Hugely impressed by Mary Durack's Keep Him My Country. Initially I wasn't quite sure as to where the plot was leading and was misled by the references on the book jacket to a tragic love affair into thinking that the story-line would be driven by a romance crossing racial lines. In fact there's precious little in the way of a distinct plot. In very general terms we might wonder what the future has in store for the novel's protagonist Stanley Rolt, the guy running the homestead, a sort of ranch, on which the work is centred, but there are any number of loosely entwined narrative lines, each of which has its own interest. In the end I suppose the book is about the stuff that happens to the various inhabitants of the homestead, and that stuff proves to be pretty engrossing, due to the fact that life in the outback just is that way, or was in the late nineteenth and early twentieth centuries. (I assume 'outback' is the right term for this area of the Northern Territories of Australia, but can't recall its use in the text, now I come to think of it.) Interestingly the writer frequently switches point of view, although Rolt is distinctly the central consciousness of the text, and convincingly includes a sense of the aboriginal perspective, though never claiming any privileged insights in that regard.

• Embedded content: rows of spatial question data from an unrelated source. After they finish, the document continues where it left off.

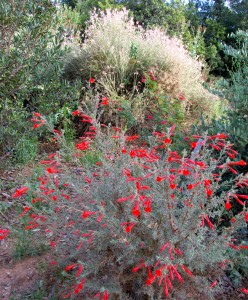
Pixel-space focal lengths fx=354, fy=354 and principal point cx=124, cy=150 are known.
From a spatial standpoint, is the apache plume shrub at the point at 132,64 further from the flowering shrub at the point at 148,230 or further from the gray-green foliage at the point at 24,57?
the flowering shrub at the point at 148,230

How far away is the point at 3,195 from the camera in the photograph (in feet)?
12.6

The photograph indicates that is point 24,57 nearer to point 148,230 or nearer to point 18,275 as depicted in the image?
point 18,275

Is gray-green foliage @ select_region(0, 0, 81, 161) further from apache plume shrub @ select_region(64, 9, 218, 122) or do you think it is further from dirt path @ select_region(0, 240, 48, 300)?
apache plume shrub @ select_region(64, 9, 218, 122)

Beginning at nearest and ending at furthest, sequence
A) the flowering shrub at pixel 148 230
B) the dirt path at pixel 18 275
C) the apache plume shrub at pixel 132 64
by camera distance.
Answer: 1. the flowering shrub at pixel 148 230
2. the dirt path at pixel 18 275
3. the apache plume shrub at pixel 132 64

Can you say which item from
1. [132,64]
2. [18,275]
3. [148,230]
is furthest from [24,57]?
[132,64]

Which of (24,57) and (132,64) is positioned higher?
(24,57)

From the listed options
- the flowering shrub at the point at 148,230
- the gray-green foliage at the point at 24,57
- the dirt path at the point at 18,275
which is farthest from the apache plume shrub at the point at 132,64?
the flowering shrub at the point at 148,230

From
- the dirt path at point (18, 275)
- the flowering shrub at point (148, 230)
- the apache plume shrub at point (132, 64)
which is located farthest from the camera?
the apache plume shrub at point (132, 64)

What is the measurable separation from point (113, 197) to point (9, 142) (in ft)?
6.53

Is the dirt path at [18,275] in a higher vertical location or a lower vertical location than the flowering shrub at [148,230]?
lower

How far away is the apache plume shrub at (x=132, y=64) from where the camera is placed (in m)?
6.42

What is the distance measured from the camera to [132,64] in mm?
6648

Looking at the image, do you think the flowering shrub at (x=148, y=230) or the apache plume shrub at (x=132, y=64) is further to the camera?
the apache plume shrub at (x=132, y=64)

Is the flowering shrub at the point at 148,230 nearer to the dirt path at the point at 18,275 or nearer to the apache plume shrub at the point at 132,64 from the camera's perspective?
the dirt path at the point at 18,275
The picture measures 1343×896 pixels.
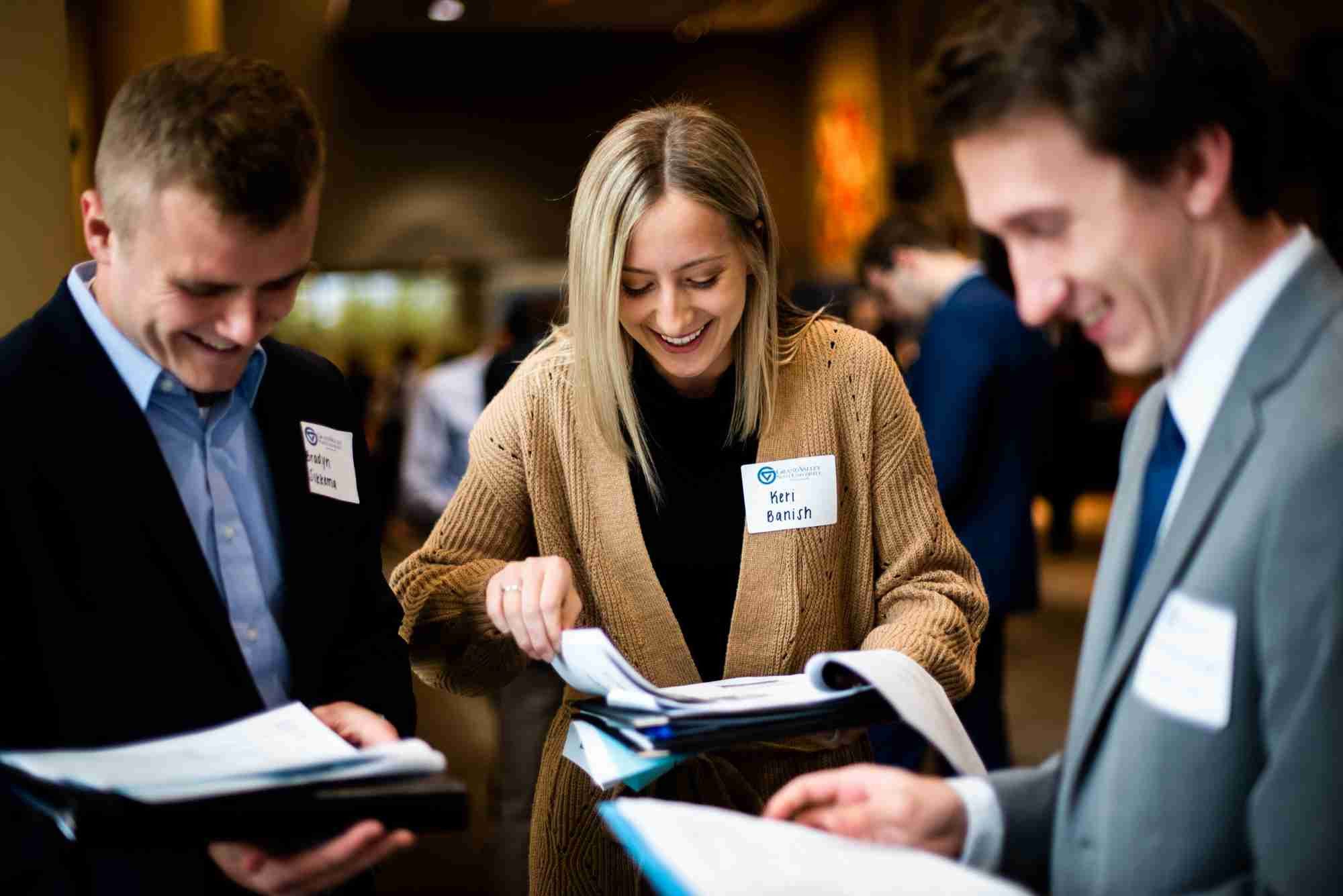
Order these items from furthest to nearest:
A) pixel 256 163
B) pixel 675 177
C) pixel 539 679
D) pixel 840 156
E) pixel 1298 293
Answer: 1. pixel 840 156
2. pixel 539 679
3. pixel 675 177
4. pixel 256 163
5. pixel 1298 293

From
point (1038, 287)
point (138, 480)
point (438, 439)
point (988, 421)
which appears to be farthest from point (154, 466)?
point (438, 439)

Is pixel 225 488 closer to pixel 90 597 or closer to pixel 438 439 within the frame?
pixel 90 597

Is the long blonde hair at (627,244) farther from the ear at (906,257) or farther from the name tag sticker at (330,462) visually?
the ear at (906,257)

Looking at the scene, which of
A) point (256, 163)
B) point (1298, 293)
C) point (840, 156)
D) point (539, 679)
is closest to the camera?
point (1298, 293)

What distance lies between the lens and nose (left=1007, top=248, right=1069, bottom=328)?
112cm

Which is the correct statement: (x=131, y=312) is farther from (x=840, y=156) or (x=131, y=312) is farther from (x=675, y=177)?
(x=840, y=156)

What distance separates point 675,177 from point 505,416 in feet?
1.38

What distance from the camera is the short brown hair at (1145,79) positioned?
3.43ft

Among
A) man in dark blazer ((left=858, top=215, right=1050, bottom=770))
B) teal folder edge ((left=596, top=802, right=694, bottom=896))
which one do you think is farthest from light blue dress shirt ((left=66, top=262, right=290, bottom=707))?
man in dark blazer ((left=858, top=215, right=1050, bottom=770))

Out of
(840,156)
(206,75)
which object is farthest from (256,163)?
(840,156)

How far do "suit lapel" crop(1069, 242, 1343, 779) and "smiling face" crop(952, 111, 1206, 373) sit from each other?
0.25 ft

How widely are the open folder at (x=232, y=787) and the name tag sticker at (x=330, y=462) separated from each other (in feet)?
1.25

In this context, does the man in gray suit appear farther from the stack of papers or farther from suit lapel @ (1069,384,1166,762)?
the stack of papers

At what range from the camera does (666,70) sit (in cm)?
1075
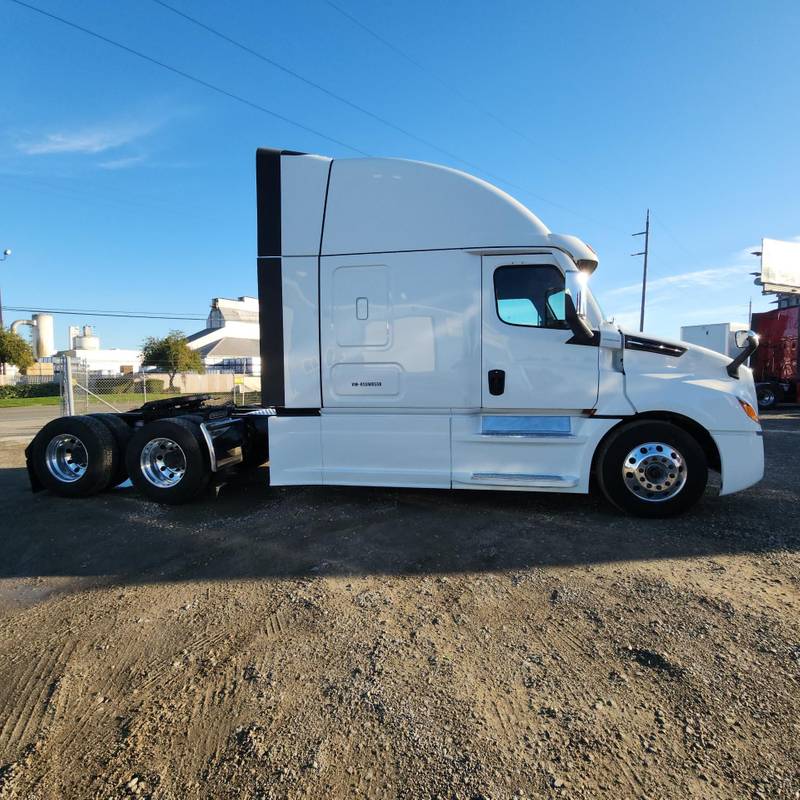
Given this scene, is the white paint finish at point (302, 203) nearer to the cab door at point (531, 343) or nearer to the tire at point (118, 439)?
the cab door at point (531, 343)

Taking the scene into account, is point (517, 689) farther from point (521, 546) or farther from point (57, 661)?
point (57, 661)

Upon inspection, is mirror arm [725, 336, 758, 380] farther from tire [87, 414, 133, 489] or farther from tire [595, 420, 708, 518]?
tire [87, 414, 133, 489]

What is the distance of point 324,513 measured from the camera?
4.96 meters

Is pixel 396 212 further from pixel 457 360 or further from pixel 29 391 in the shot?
pixel 29 391

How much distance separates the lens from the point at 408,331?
15.6 feet

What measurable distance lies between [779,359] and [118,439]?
793 inches

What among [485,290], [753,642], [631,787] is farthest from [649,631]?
[485,290]

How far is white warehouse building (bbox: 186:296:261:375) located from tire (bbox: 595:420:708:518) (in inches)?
2710

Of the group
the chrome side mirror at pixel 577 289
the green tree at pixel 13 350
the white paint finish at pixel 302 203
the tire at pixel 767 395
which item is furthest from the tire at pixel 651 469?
the green tree at pixel 13 350

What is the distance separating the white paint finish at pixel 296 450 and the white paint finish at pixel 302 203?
1.77m

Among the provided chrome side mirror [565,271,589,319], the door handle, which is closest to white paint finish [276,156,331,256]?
the door handle

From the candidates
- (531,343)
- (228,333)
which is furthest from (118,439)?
(228,333)

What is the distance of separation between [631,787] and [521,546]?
2.29 m

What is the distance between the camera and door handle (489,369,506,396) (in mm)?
4668
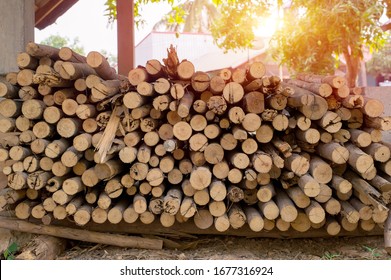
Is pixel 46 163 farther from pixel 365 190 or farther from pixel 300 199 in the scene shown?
pixel 365 190

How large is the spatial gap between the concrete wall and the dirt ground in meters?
1.91

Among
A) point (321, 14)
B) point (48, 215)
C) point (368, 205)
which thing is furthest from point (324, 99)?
point (321, 14)

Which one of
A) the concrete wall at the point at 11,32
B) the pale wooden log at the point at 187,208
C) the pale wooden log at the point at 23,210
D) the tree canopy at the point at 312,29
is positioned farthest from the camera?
the tree canopy at the point at 312,29

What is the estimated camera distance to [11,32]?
12.3 ft

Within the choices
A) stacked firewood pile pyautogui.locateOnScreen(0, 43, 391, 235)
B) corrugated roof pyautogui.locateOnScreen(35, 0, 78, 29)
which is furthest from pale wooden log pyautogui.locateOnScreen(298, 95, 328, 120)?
corrugated roof pyautogui.locateOnScreen(35, 0, 78, 29)

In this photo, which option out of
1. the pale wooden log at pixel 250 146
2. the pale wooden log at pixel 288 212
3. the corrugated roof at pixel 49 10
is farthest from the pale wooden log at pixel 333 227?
the corrugated roof at pixel 49 10

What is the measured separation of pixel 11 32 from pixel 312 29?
463 centimetres

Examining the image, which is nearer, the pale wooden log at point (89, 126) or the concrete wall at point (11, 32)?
the pale wooden log at point (89, 126)

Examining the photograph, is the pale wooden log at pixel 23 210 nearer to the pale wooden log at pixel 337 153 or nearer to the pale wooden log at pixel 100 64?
the pale wooden log at pixel 100 64

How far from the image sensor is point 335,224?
9.15 feet

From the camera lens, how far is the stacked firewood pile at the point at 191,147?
262cm

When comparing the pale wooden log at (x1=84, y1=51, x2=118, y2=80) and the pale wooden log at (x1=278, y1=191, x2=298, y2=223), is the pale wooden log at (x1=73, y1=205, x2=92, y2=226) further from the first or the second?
the pale wooden log at (x1=278, y1=191, x2=298, y2=223)

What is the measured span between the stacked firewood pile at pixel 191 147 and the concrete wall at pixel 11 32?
98 centimetres

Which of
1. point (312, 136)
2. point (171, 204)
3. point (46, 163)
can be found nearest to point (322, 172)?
point (312, 136)
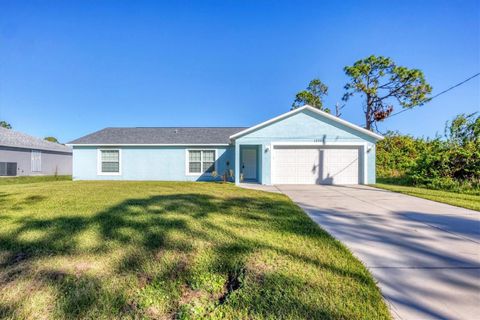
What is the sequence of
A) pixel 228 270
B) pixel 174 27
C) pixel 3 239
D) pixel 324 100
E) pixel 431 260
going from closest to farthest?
→ 1. pixel 228 270
2. pixel 431 260
3. pixel 3 239
4. pixel 174 27
5. pixel 324 100

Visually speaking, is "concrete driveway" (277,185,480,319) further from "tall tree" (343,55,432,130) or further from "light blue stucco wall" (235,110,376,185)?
"tall tree" (343,55,432,130)

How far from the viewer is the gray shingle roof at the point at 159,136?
15117mm

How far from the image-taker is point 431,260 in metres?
3.19

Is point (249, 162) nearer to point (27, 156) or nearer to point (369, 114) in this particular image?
point (369, 114)

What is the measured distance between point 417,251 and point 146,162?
14928mm

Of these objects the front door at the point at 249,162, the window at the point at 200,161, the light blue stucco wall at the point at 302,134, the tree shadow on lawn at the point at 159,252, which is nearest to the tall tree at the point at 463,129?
the light blue stucco wall at the point at 302,134

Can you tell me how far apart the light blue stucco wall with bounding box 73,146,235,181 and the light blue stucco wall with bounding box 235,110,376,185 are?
2.58 m

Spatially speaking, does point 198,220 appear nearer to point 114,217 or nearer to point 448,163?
point 114,217

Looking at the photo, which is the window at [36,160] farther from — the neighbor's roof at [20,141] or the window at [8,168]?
the window at [8,168]

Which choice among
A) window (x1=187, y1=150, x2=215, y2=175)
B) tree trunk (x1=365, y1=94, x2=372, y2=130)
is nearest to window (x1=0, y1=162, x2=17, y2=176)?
window (x1=187, y1=150, x2=215, y2=175)

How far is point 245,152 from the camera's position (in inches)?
628

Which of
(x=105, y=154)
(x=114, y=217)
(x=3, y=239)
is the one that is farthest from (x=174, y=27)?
(x=3, y=239)

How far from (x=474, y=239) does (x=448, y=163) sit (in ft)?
33.1

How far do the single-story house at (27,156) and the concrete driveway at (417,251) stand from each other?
23.3 metres
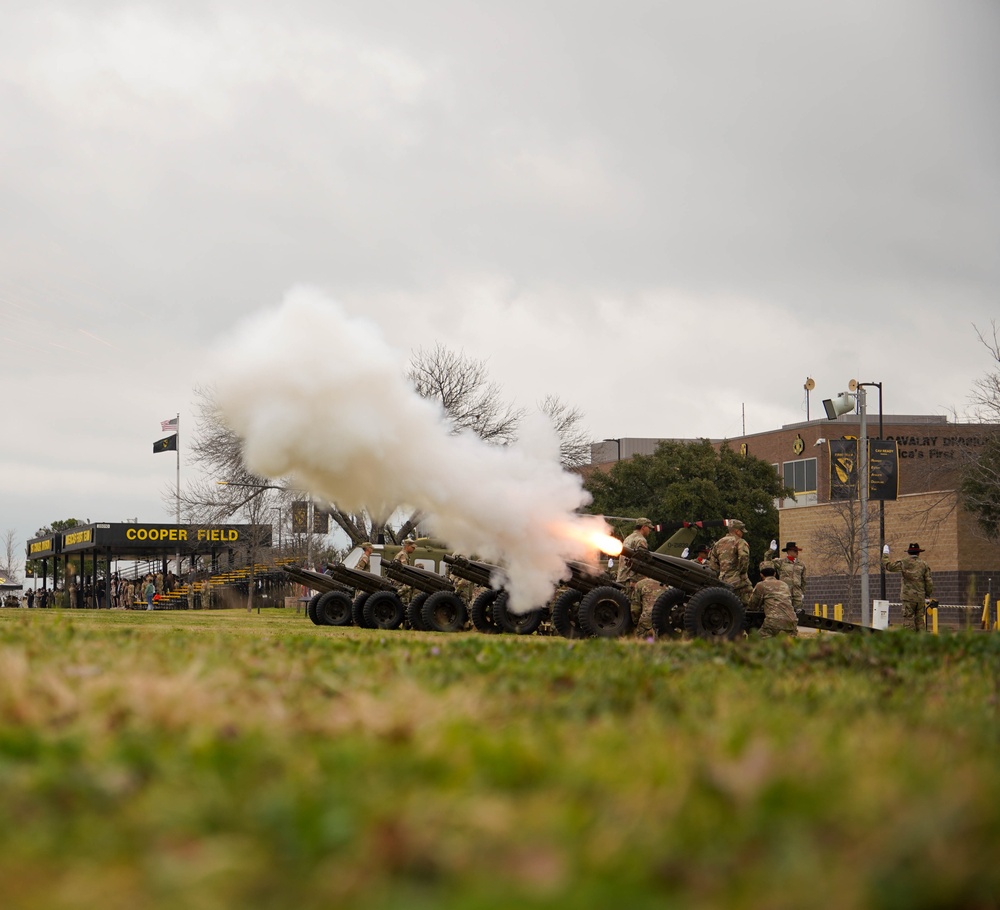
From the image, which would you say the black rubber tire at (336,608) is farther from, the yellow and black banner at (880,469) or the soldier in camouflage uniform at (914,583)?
the yellow and black banner at (880,469)

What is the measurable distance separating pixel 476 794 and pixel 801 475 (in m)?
62.4

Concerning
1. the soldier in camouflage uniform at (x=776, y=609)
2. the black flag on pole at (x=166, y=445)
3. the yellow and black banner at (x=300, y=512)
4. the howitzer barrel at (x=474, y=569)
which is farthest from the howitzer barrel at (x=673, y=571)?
the black flag on pole at (x=166, y=445)

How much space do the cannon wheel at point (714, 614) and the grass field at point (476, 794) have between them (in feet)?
35.6

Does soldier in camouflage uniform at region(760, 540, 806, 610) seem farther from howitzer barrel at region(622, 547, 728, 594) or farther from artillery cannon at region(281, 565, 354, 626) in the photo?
artillery cannon at region(281, 565, 354, 626)

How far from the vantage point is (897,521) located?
44.8m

At times the writing is distinctly, consciously, poetic, but the overtly descriptive passages are nearly all given over to an evocation of landscape that works wonderfully well so that this aspect of style doesn't come across as forced or overly precious. And the writer has an eye for the harsh brutality of this world as well as its many beauties, so this is a bracing kind of poetry, indeed bitingly practical at times. You are left in no doubt at all as to how tough this world is, regardless of its beauty.

It's a short novel but encompasses quite a range of characters, and they are all done well in terms of being convincingly realistic and rising above obvious stereotypes. Everyone is flawed, some spectacularly so, but there's much to admire and much to like. Above all the depiction of Rolt himself is a bit of triumph: he's genuinely complex, in some ways puzzling, even to himself, yet curiously heroic.

On the evidence of the text, I can't help but think that Ms Durack must have been quite a formidable character herself as well as a gifted writer.